■ MATERIAL PROVIDED:
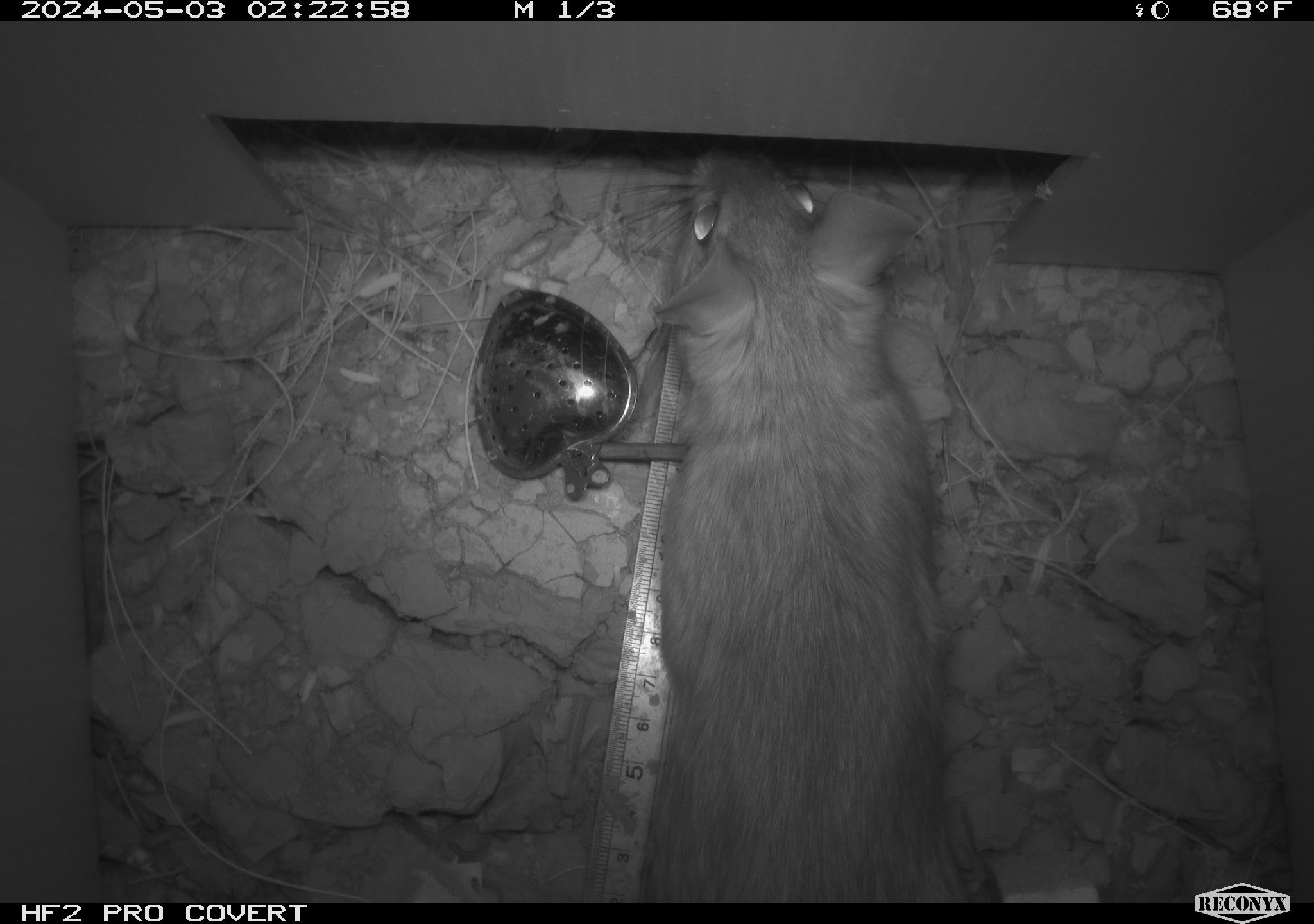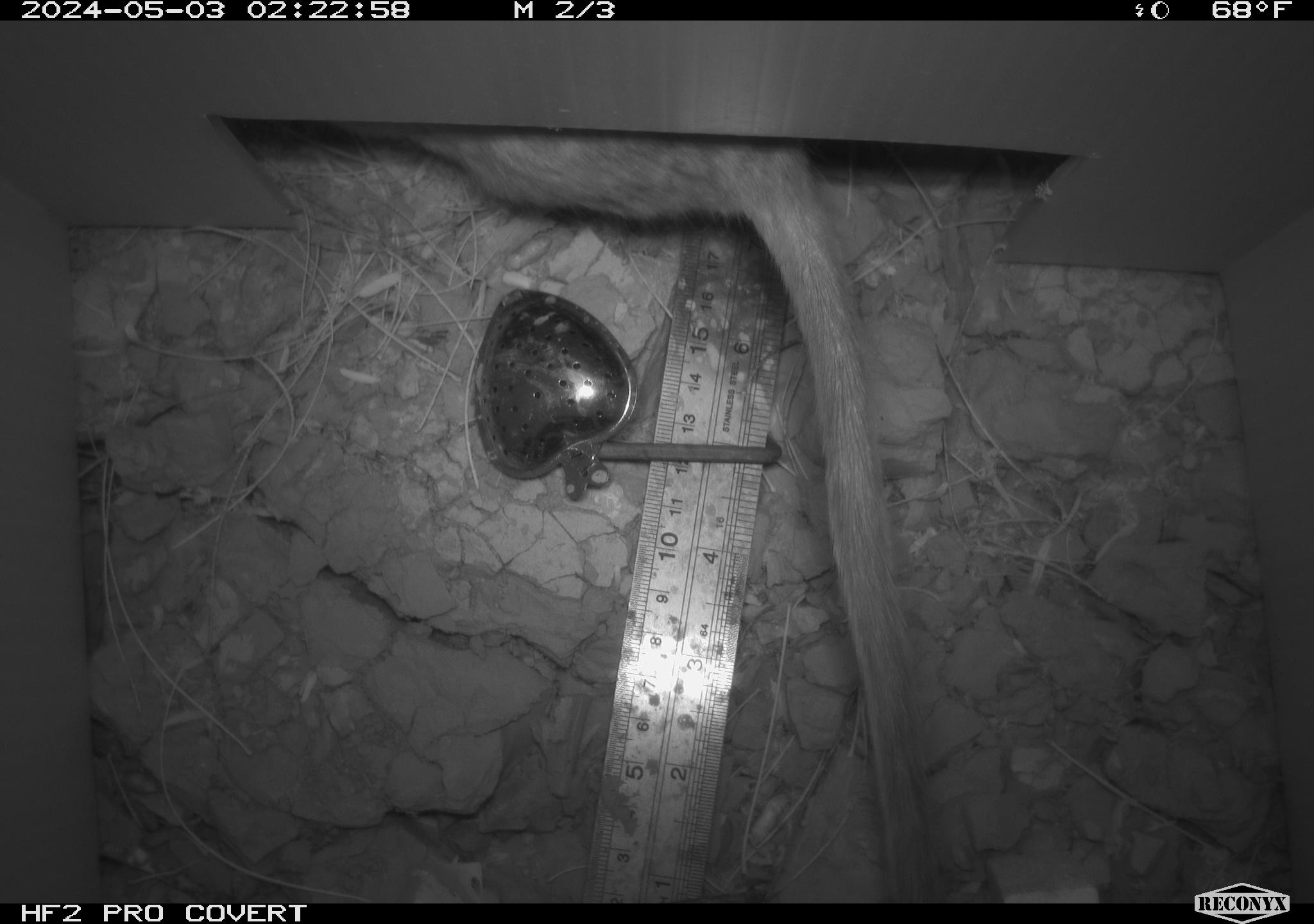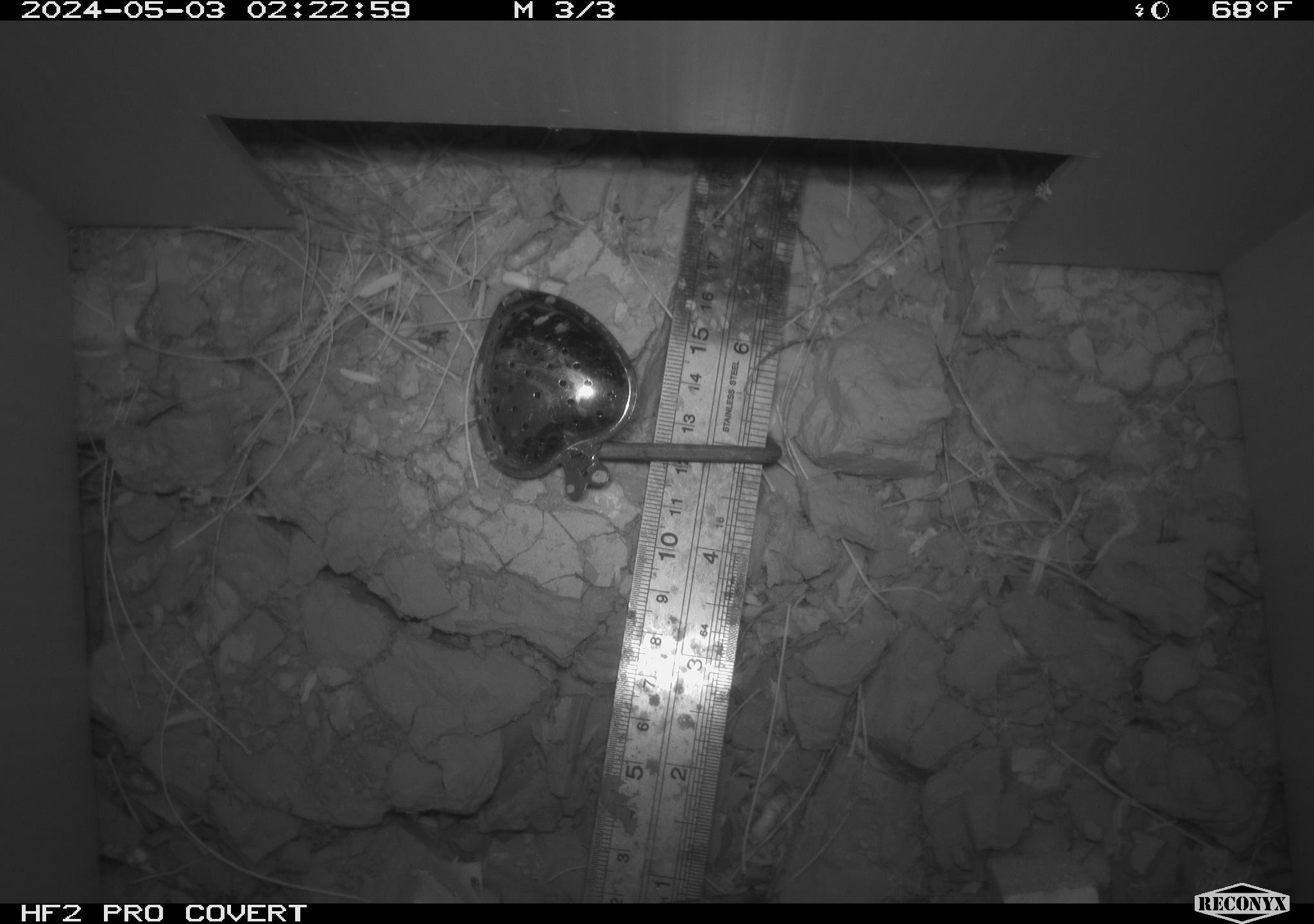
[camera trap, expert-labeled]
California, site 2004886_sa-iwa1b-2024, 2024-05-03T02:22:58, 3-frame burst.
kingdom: Animalia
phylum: Chordata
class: Mammalia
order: Rodentia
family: Cricetidae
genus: Neotoma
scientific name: Neotoma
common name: pack rat or woodrat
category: neotoma species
Neotoma species (pack rat or woodrat) (Neotoma).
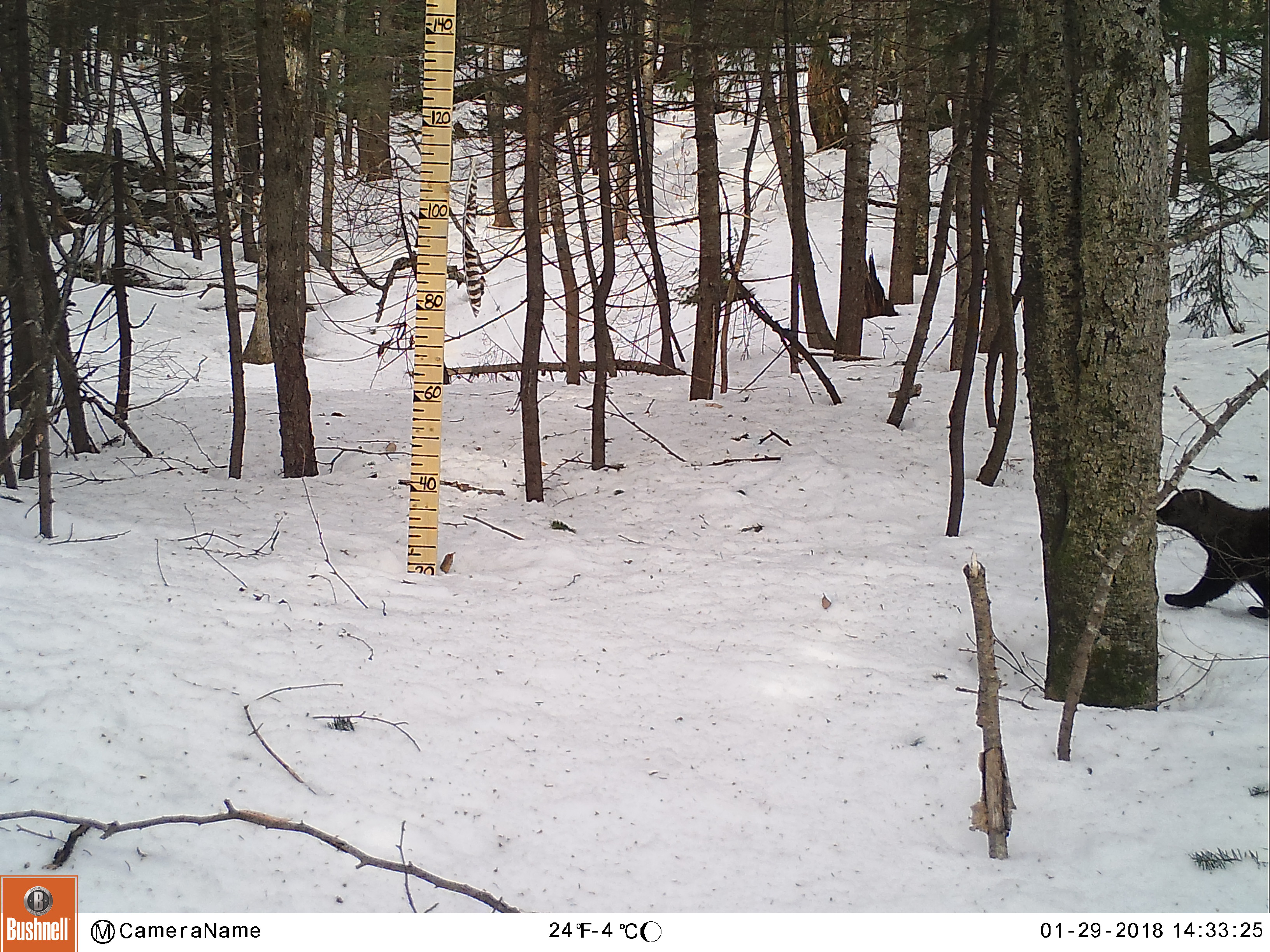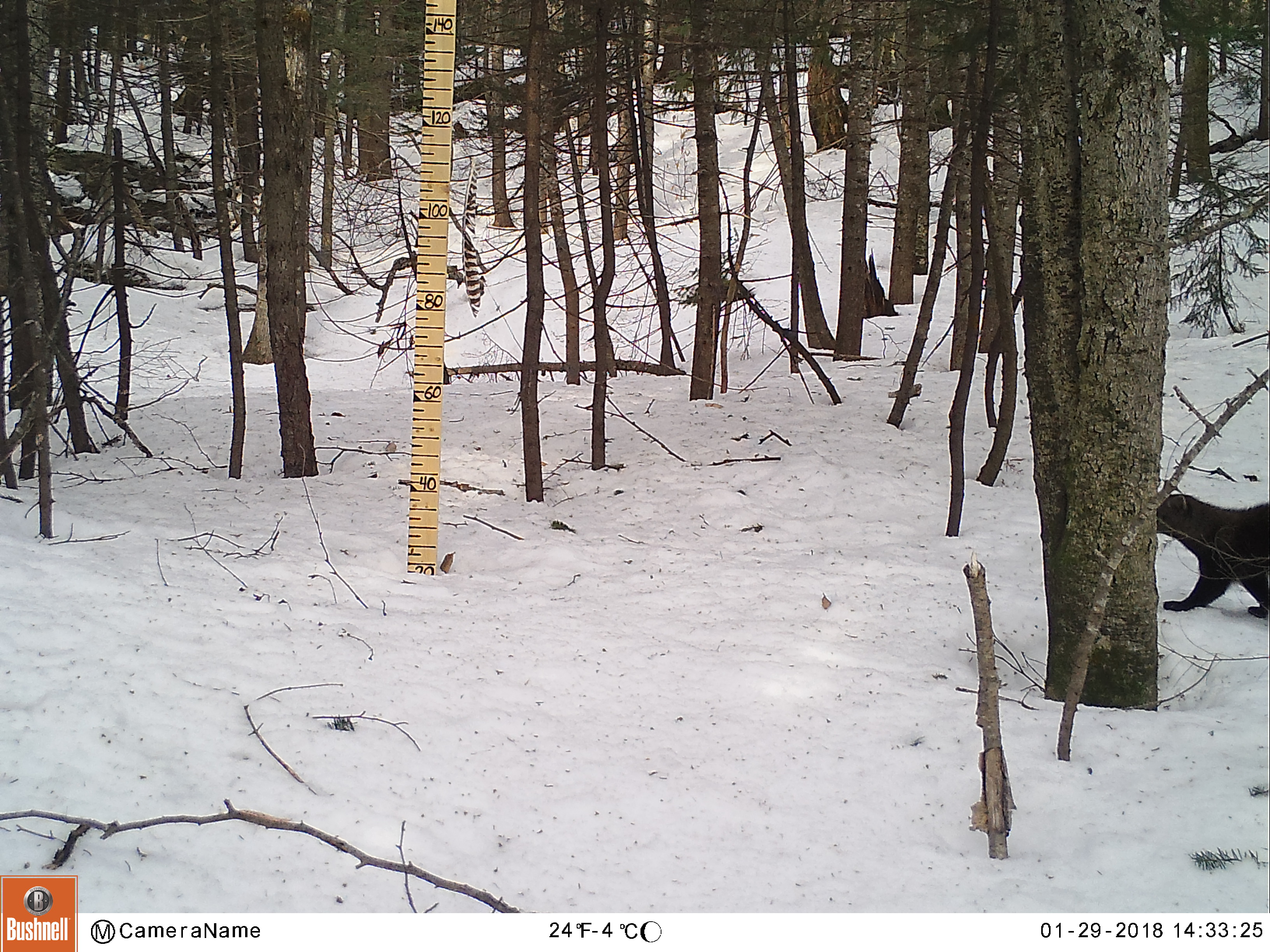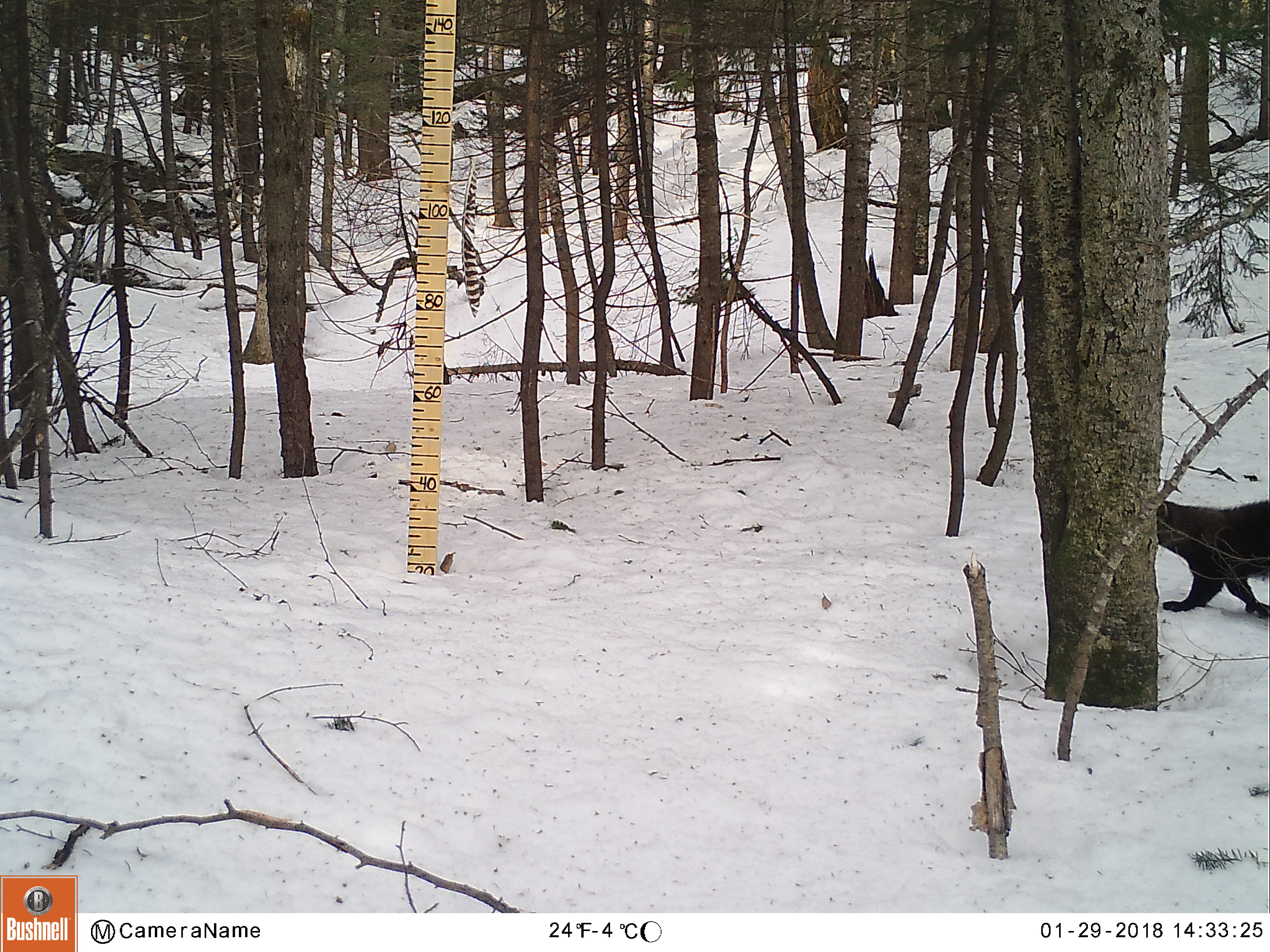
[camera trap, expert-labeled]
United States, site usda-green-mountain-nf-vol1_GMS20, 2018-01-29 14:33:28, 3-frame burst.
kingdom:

■ WORK REQUEST:
Could you print the listing above exactly, without the pictures?

■ SOLUTION TO THE PROBLEM:
[camera trap, expert-labeled]
California, site 2004886_sa-iwa1b-2024, 2024-05-03T02:22:58, 3-frame burst.
kingdom: Animalia
phylum: Chordata
class: Mammalia
order: Rodentia
family: Cricetidae
genus: Neotoma
scientific name: Neotoma
common name: pack rat or woodrat
category: neotoma species
Neotoma species (pack rat or woodrat) (Neotoma).
[camera trap, expert-labeled]
United States, site usda-green-mountain-nf-vol1_GMS20, 2018-01-29 14:33:28, 3-frame burst.
kingdom:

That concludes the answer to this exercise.